Ruling Economic Value


U.S dollars as means of circulation and self-value is tried by Truitt as representing sense of Vietnamese national identity by integration in global monetary market system. I found understanding this interpretation of dollar value as analogous with Vietnam’s personal synergistic design. Commercial transactions used already placed local forms of exchange to emphasize differences from artifact like state-allocated system statements and ‘real/true’ value. Keeping dollars for Ho Chi Minh notes with printing from mulberry tree blocks or remembrance of national unification by previous exchange rates is one example where money seems to shape Vietnamese identity by collusion with larger political and contextualizing local community.

In reference with Truitt’s notion of pricing as elegantly described of balancing point of supply-demand which cleave into Vietnamese societal norms, I wonder how this application of pricing can attempt to explain forms of exchange as defining macroeconomic value.

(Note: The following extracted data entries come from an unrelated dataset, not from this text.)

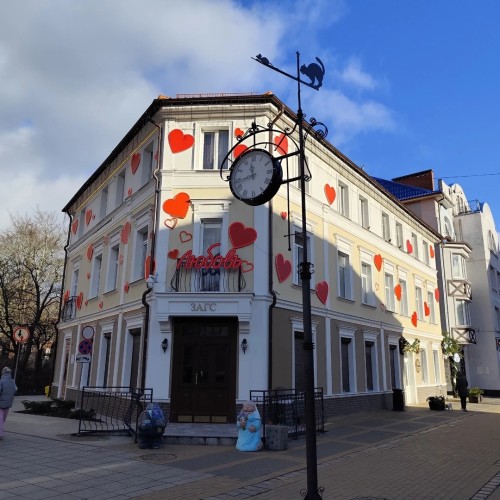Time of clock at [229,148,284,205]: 11:42
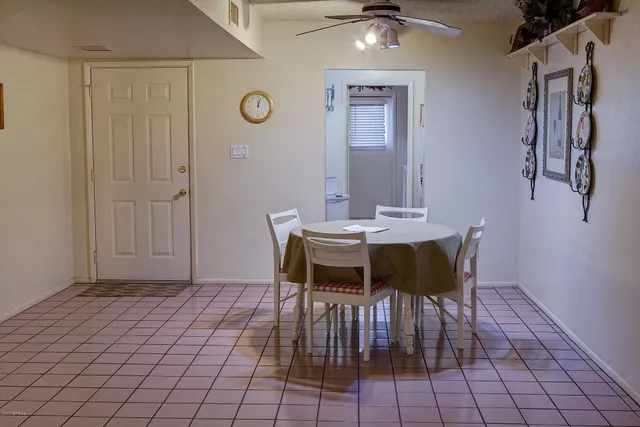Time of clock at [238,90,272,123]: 12:03
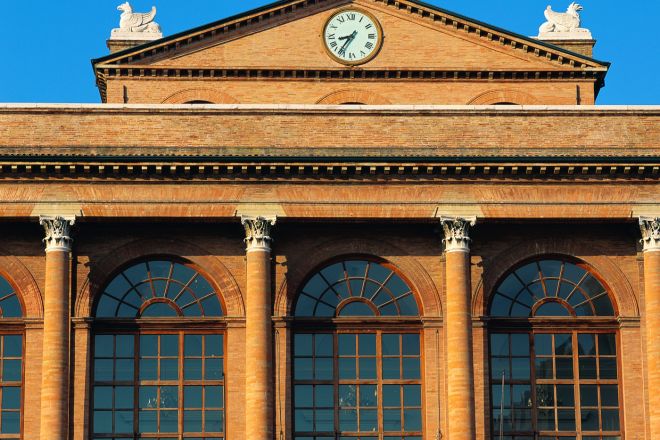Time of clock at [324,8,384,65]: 8:36
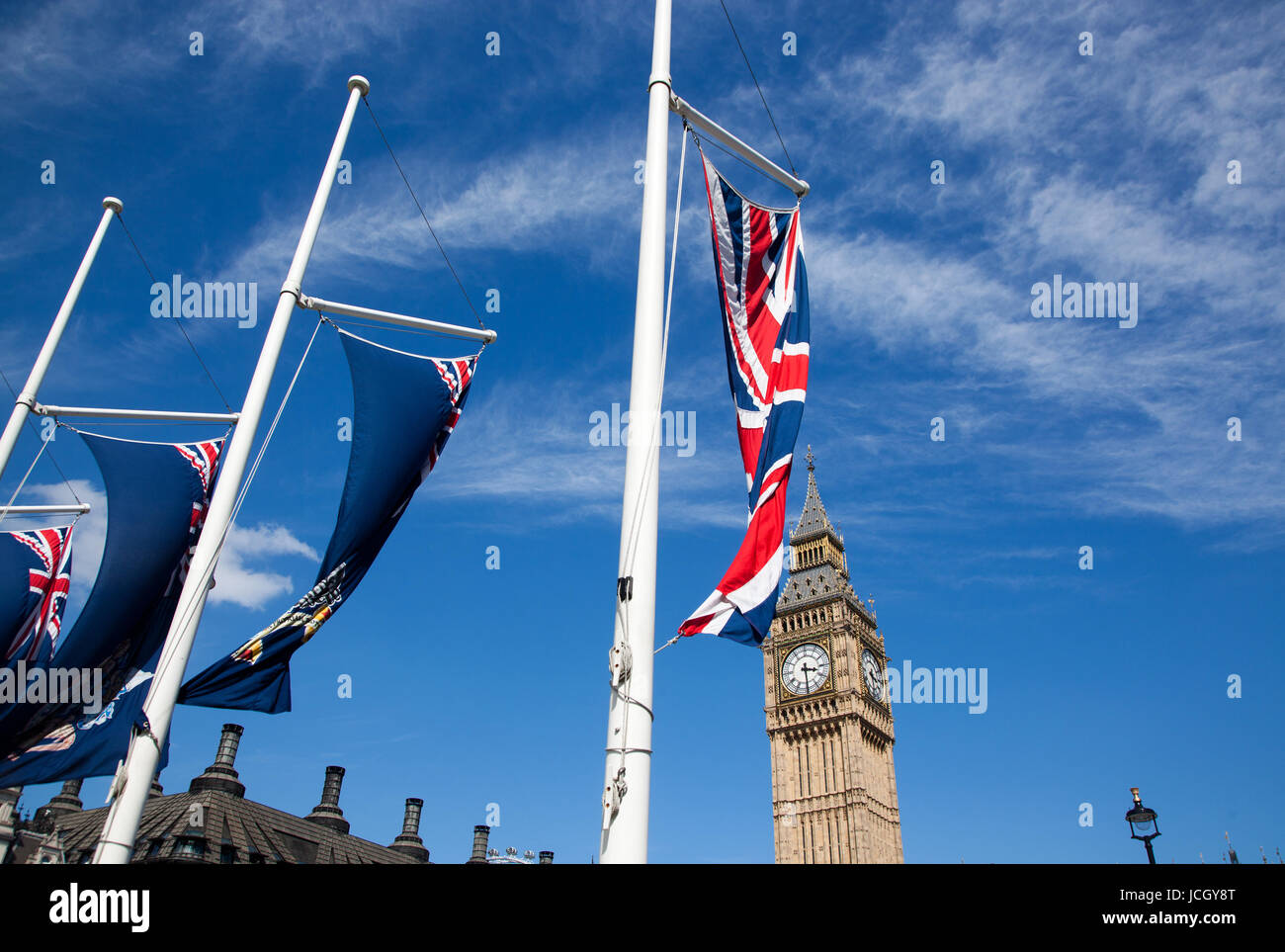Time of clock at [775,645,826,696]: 3:29
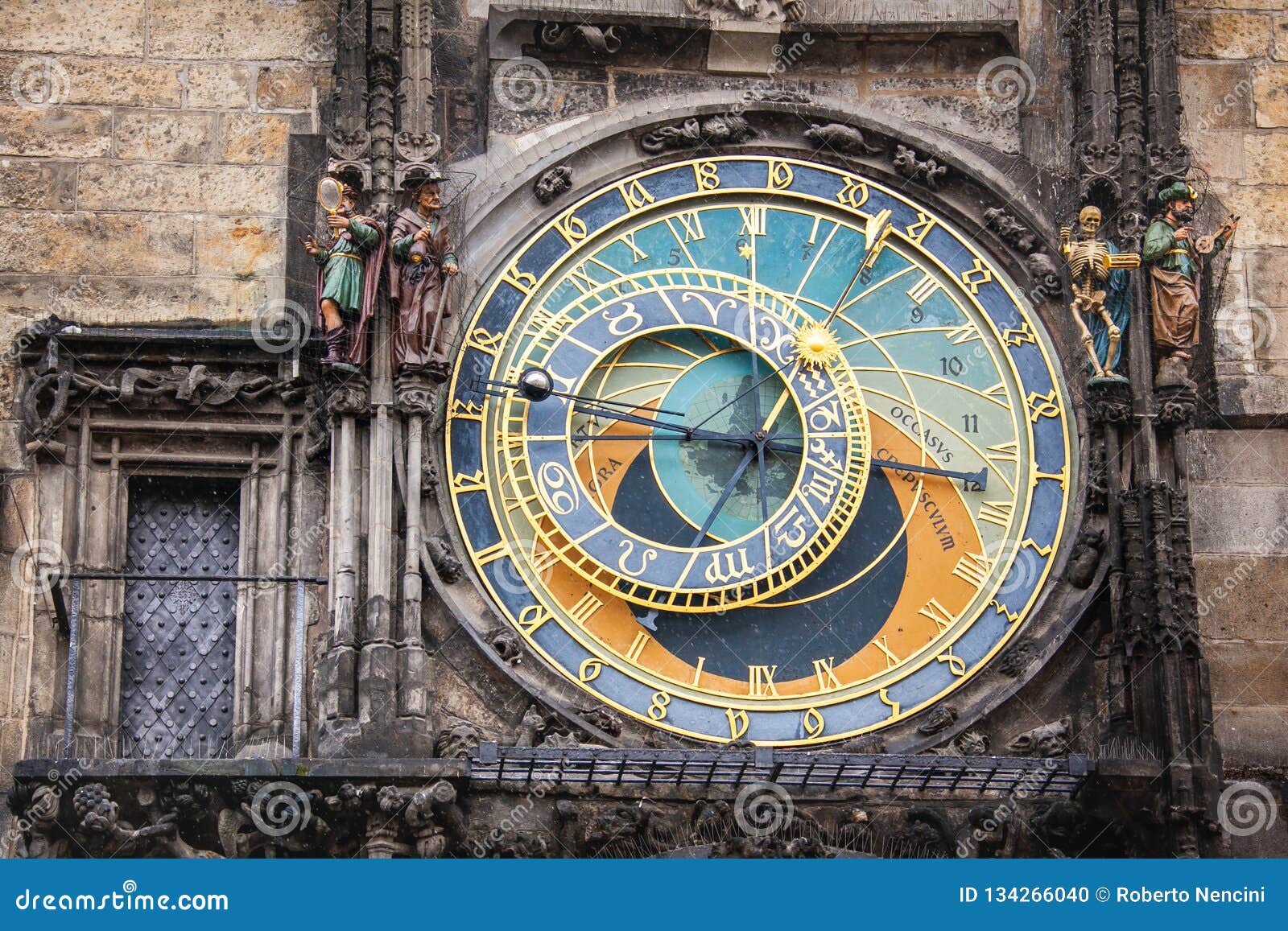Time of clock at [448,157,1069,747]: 6:45
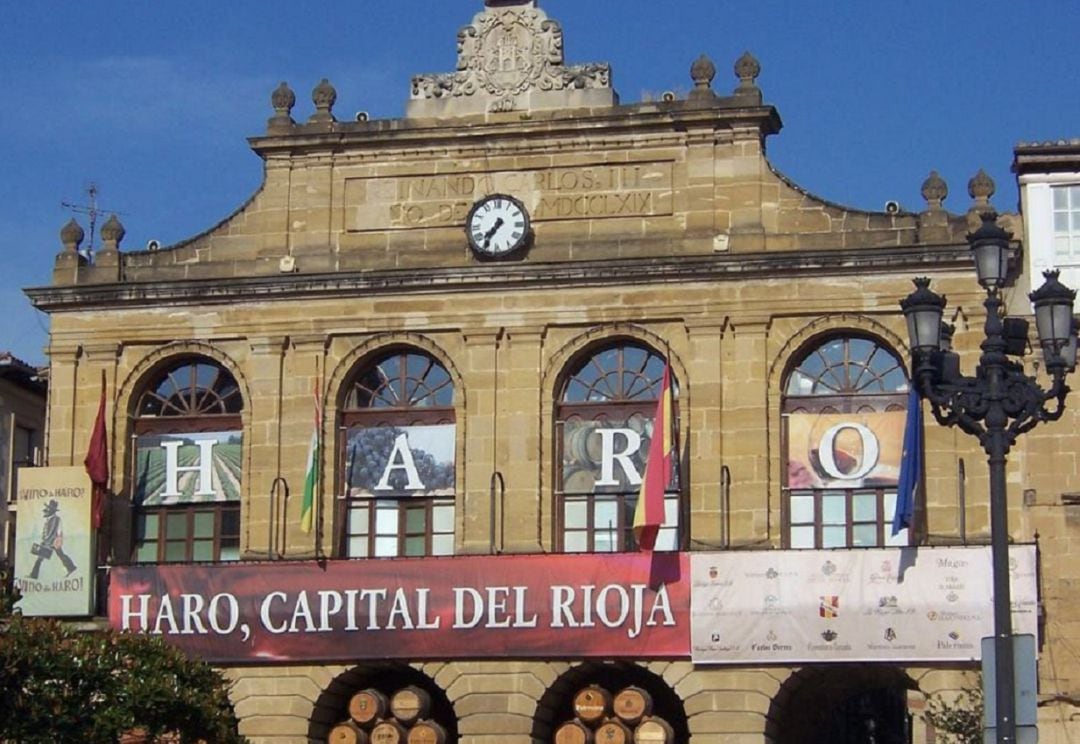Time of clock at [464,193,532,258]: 7:35
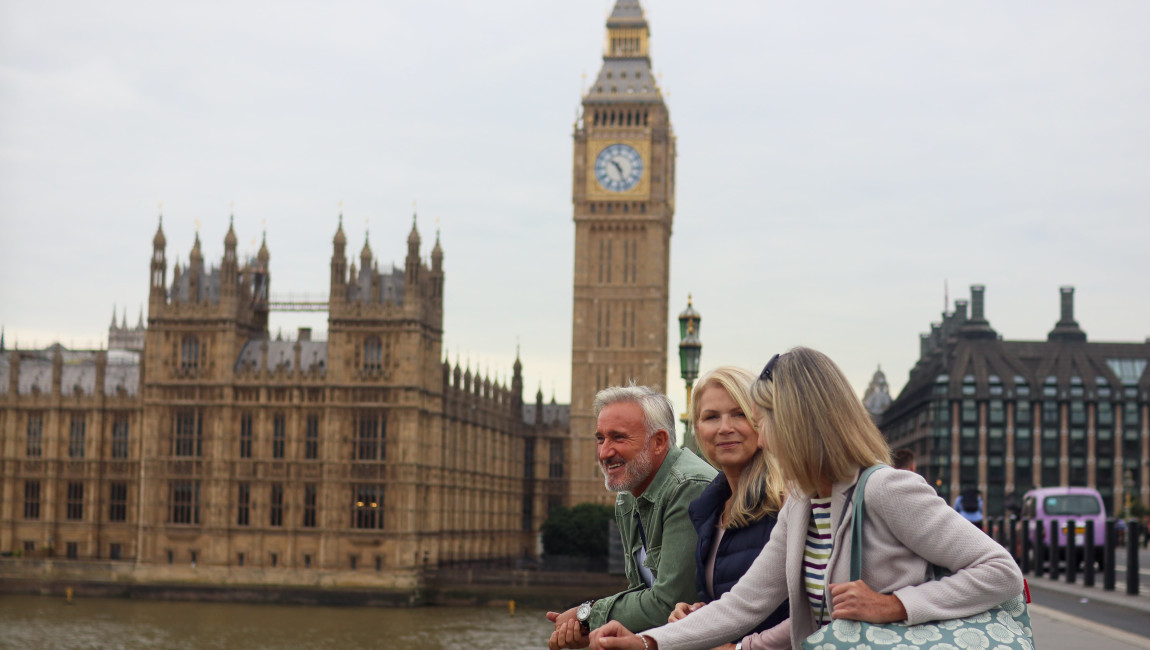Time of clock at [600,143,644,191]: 10:26
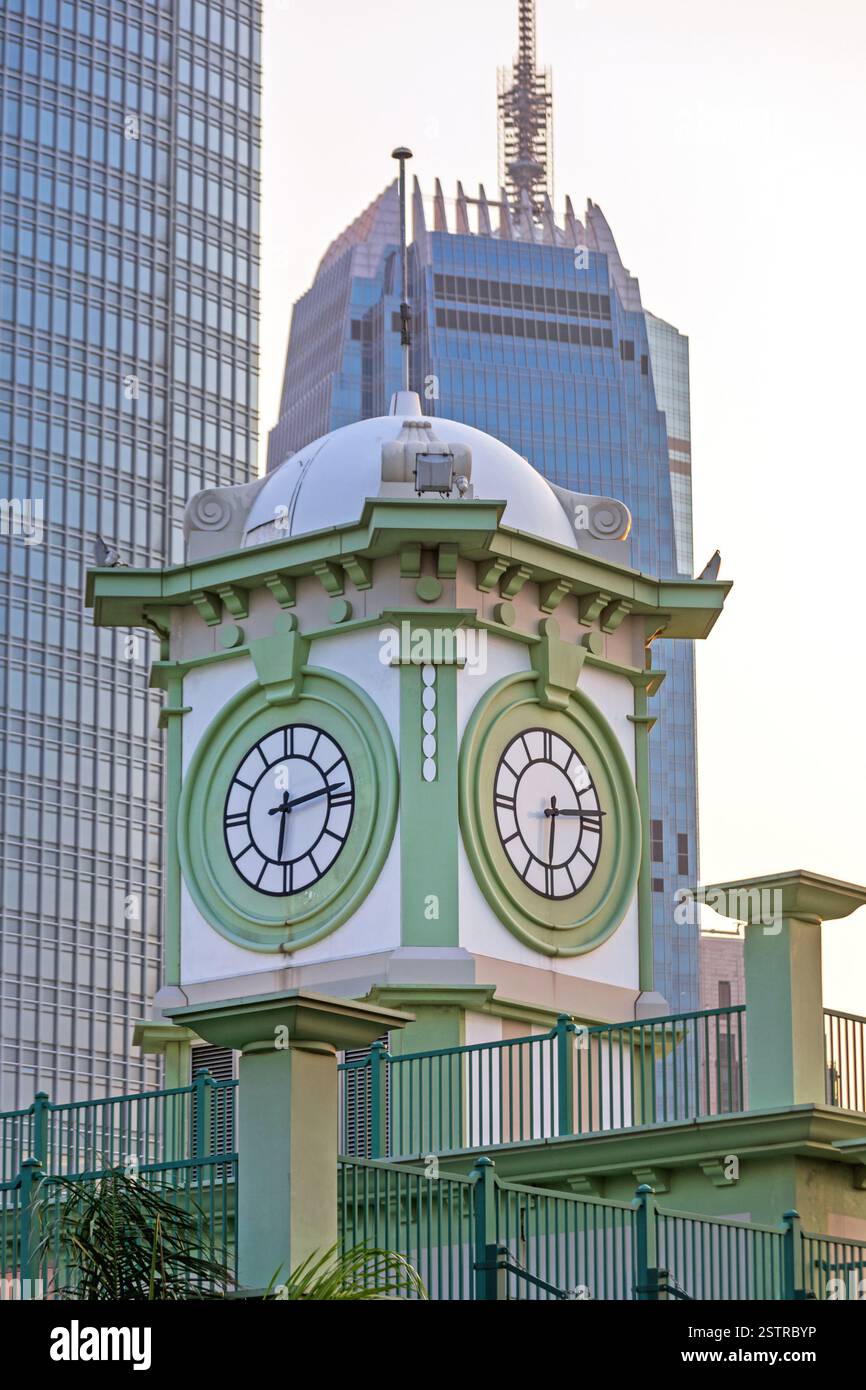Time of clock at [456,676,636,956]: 6:14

Does international trading policies contain separate methods of validating currencies by IMF or WB as reference points for legitimizing their own culture of exchange value by defining guidelines for trade? When do international criterion for exchange across global networks become statements of artifact or ‘real’ value? Bretton Woods and BASIC (Brazil, South Africa, India, and China) convention come to mind as transitions of global culture by disputes in new standards of pricing. Is there forms of normalizing standards of rules which comply with efficient trade agreements, but still remain culturally sensitive to biases in currency exchange? Are there international standards that are sensitive to deteriorating forms of cultural exchange which rid them from biased systems for 'real/true' value?

1 comment:

  1. These are important questions about both the value of currencies and the pricing mechanisms in the national versus international markets. I think the point Truitt is trying to make is that textbook theories about pricing or devaluation of a currency based on the laws of supply and demand are not able to explain how these two measures form. Truitt follows Hart in seeing money as tightly bound to both markets (local, national, international) as well as states. The latter is of course what interests her most as we can see, especially in chapter 1, how the various forms of governance--from colonial authorities, to national liberation movements and subsequent governments, to more recently international governing bodies--play a decisive role not just in the symbolic meanings of currencies but also in their actual value vis a vis other currencies.